What you are asked to do: Every entry must reappear in your answer exactly as written, though its pictures must not.

======== Record extracts ========

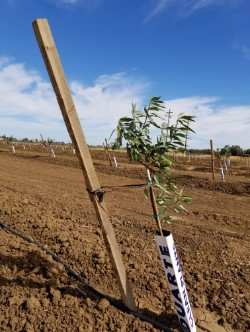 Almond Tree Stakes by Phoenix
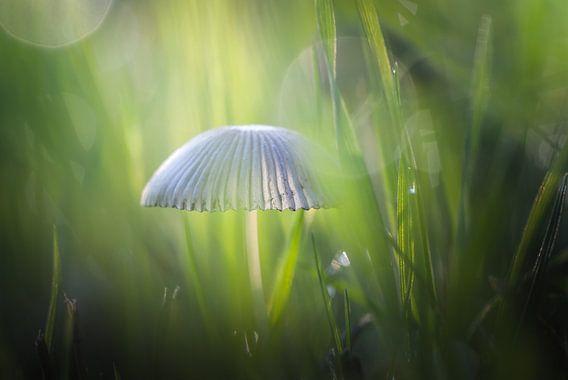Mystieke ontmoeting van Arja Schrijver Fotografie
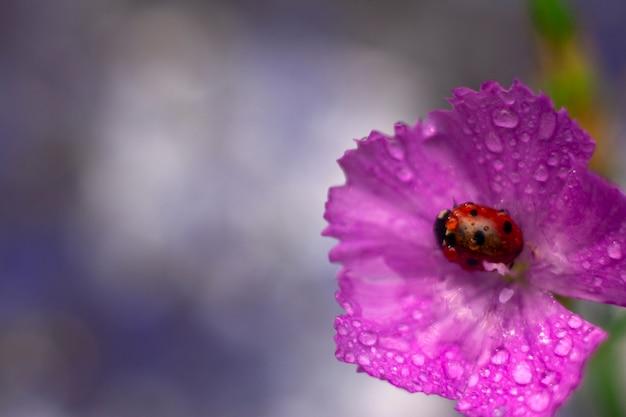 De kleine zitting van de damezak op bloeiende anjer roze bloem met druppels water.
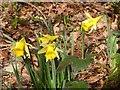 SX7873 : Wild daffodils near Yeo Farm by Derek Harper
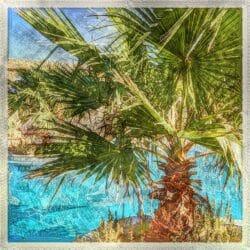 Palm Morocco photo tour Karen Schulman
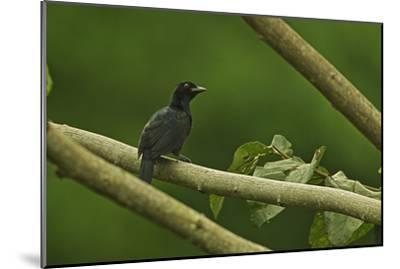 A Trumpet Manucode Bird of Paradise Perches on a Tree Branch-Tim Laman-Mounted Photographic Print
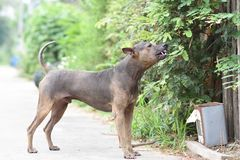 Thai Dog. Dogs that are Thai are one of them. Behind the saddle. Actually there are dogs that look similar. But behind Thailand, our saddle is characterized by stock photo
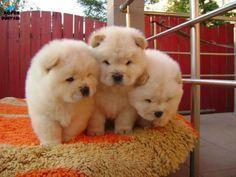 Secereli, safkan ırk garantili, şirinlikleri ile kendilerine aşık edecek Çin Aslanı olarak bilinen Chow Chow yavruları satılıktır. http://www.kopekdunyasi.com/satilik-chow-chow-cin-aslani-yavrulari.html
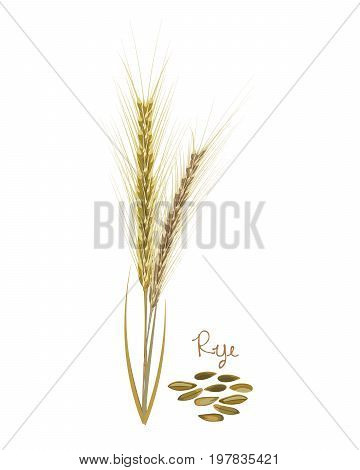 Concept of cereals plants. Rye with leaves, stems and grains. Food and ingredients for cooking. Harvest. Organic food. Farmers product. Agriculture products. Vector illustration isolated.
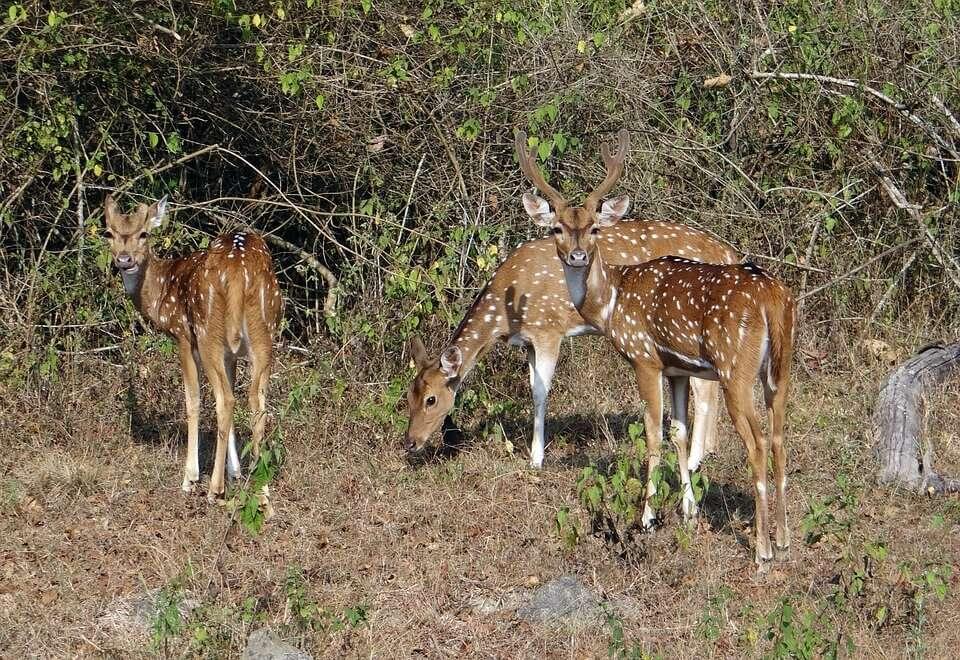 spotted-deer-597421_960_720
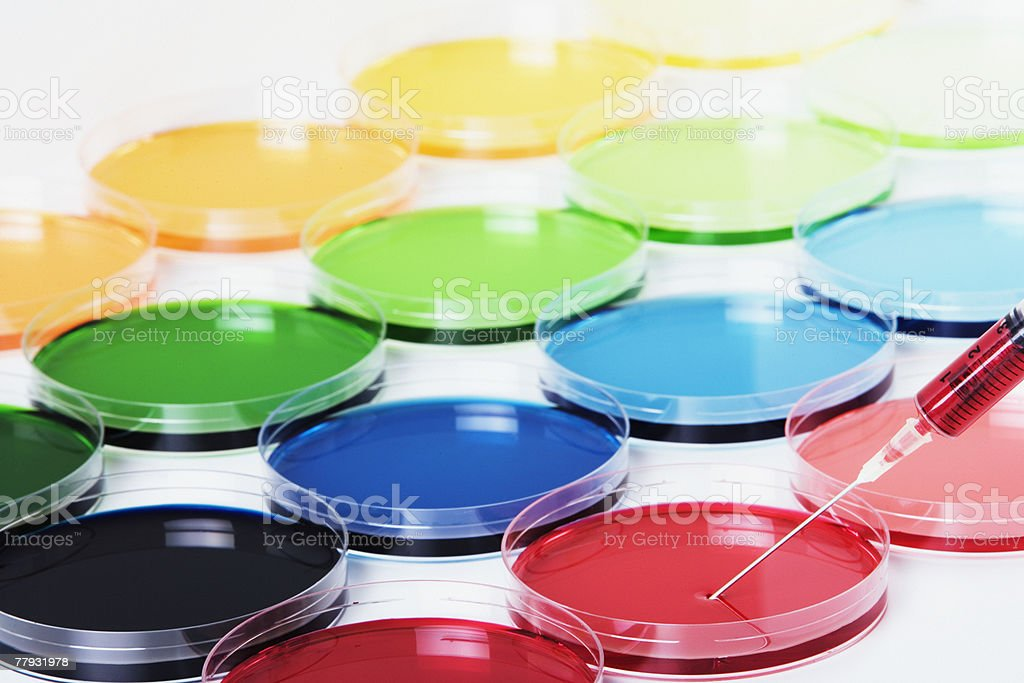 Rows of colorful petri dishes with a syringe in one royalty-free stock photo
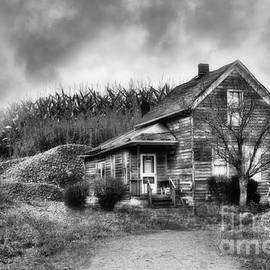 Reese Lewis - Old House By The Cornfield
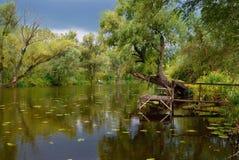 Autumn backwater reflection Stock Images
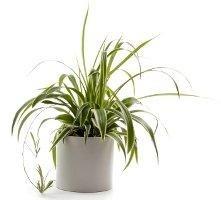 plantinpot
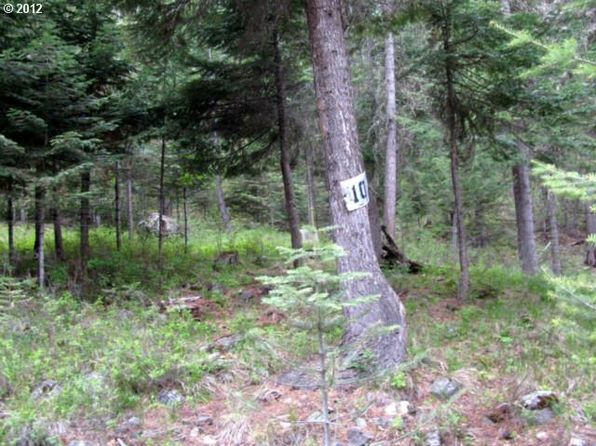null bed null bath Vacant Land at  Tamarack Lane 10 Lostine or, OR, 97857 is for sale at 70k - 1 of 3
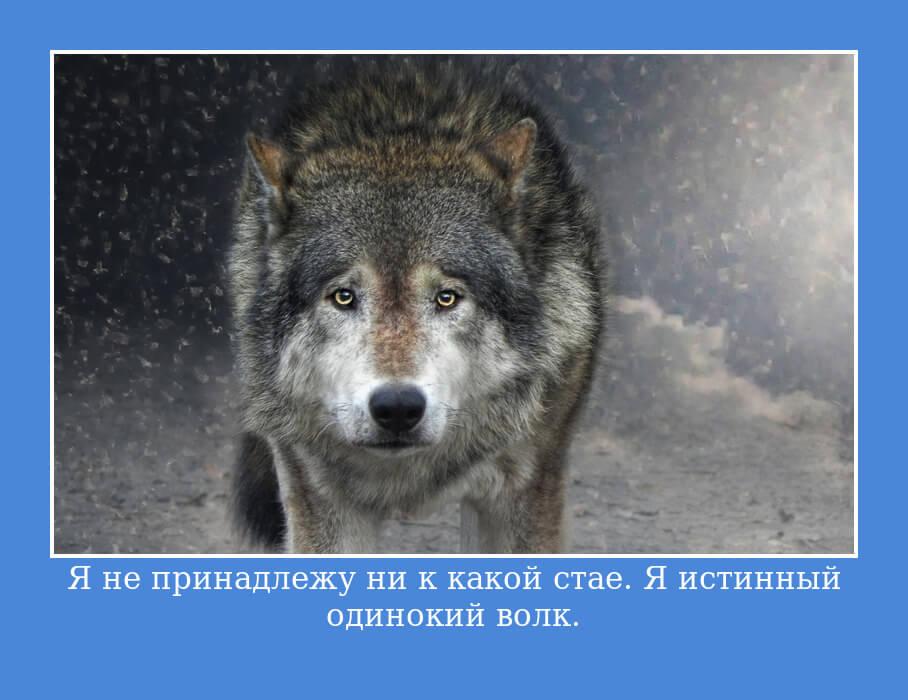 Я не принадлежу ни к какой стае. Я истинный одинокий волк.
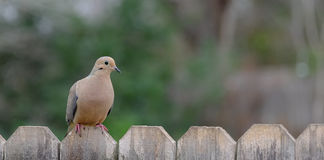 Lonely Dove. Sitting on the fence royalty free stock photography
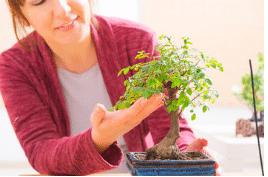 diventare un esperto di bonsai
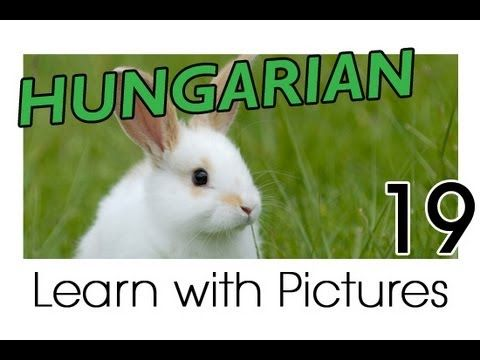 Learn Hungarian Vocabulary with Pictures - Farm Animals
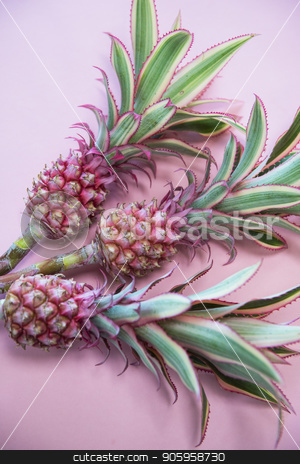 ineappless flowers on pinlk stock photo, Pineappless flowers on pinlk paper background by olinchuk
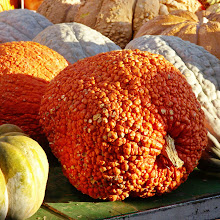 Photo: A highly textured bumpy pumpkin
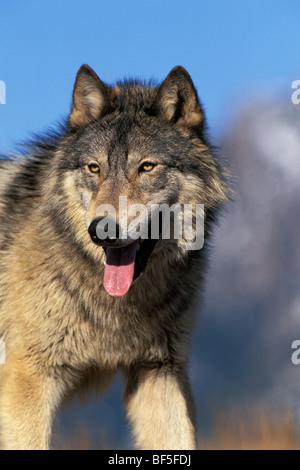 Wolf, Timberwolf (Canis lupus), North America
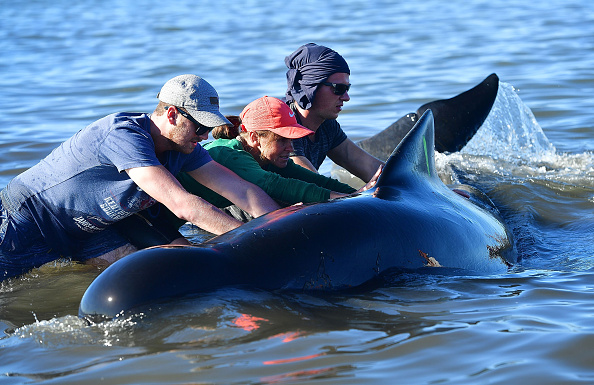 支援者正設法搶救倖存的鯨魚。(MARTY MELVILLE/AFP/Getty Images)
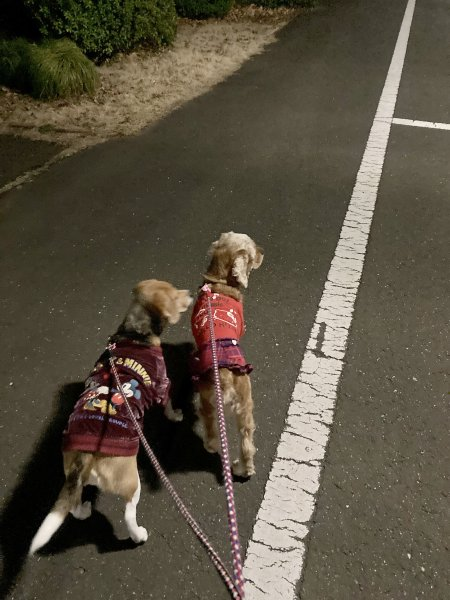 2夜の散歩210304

========

Exercise solution:
 Almond Tree Stakes by Phoenix
Mystieke ontmoeting van Arja Schrijver Fotografie
 De kleine zitting van de damezak op bloeiende anjer roze bloem met druppels water.
 SX7873 : Wild daffodils near Yeo Farm by Derek Harper
 Palm Morocco photo tour Karen Schulman
 A Trumpet Manucode Bird of Paradise Perches on a Tree Branch-Tim Laman-Mounted Photographic Print
 Thai Dog. Dogs that are Thai are one of them. Behind the saddle. Actually there are dogs that look similar. But behind Thailand, our saddle is characterized by stock photo
 Secereli, safkan ırk garantili, şirinlikleri ile kendilerine aşık edecek Çin Aslanı olarak bilinen Chow Chow yavruları satılıktır. http://www.kopekdunyasi.com/satilik-chow-chow-cin-aslani-yavrulari.html
 Concept of cereals plants. Rye with leaves, stems and grains. Food and ingredients for cooking. Harvest. Organic food. Farmers product. Agriculture products. Vector illustration isolated.
 spotted-deer-597421_960_720
 Rows of colorful petri dishes with a syringe in one royalty-free stock photo
 Reese Lewis - Old House By The Cornfield
 Autumn backwater reflection Stock Images
 plantinpot
null bed null bath Vacant Land at  Tamarack Lane 10 Lostine or, OR, 97857 is for sale at 70k - 1 of 3
 Я не принадлежу ни к какой стае. Я истинный одинокий волк.
 Lonely Dove. Sitting on the fence royalty free stock photography
 diventare un esperto di bonsai
 Learn Hungarian Vocabulary with Pictures - Farm Animals
 ineappless flowers on pinlk stock photo, Pineappless flowers on pinlk paper background by olinchuk
 Photo: A highly textured bumpy pumpkin
 Wolf, Timberwolf (Canis lupus), North America
 支援者正設法搶救倖存的鯨魚。(MARTY MELVILLE/AFP/Getty Images)
 2夜の散歩210304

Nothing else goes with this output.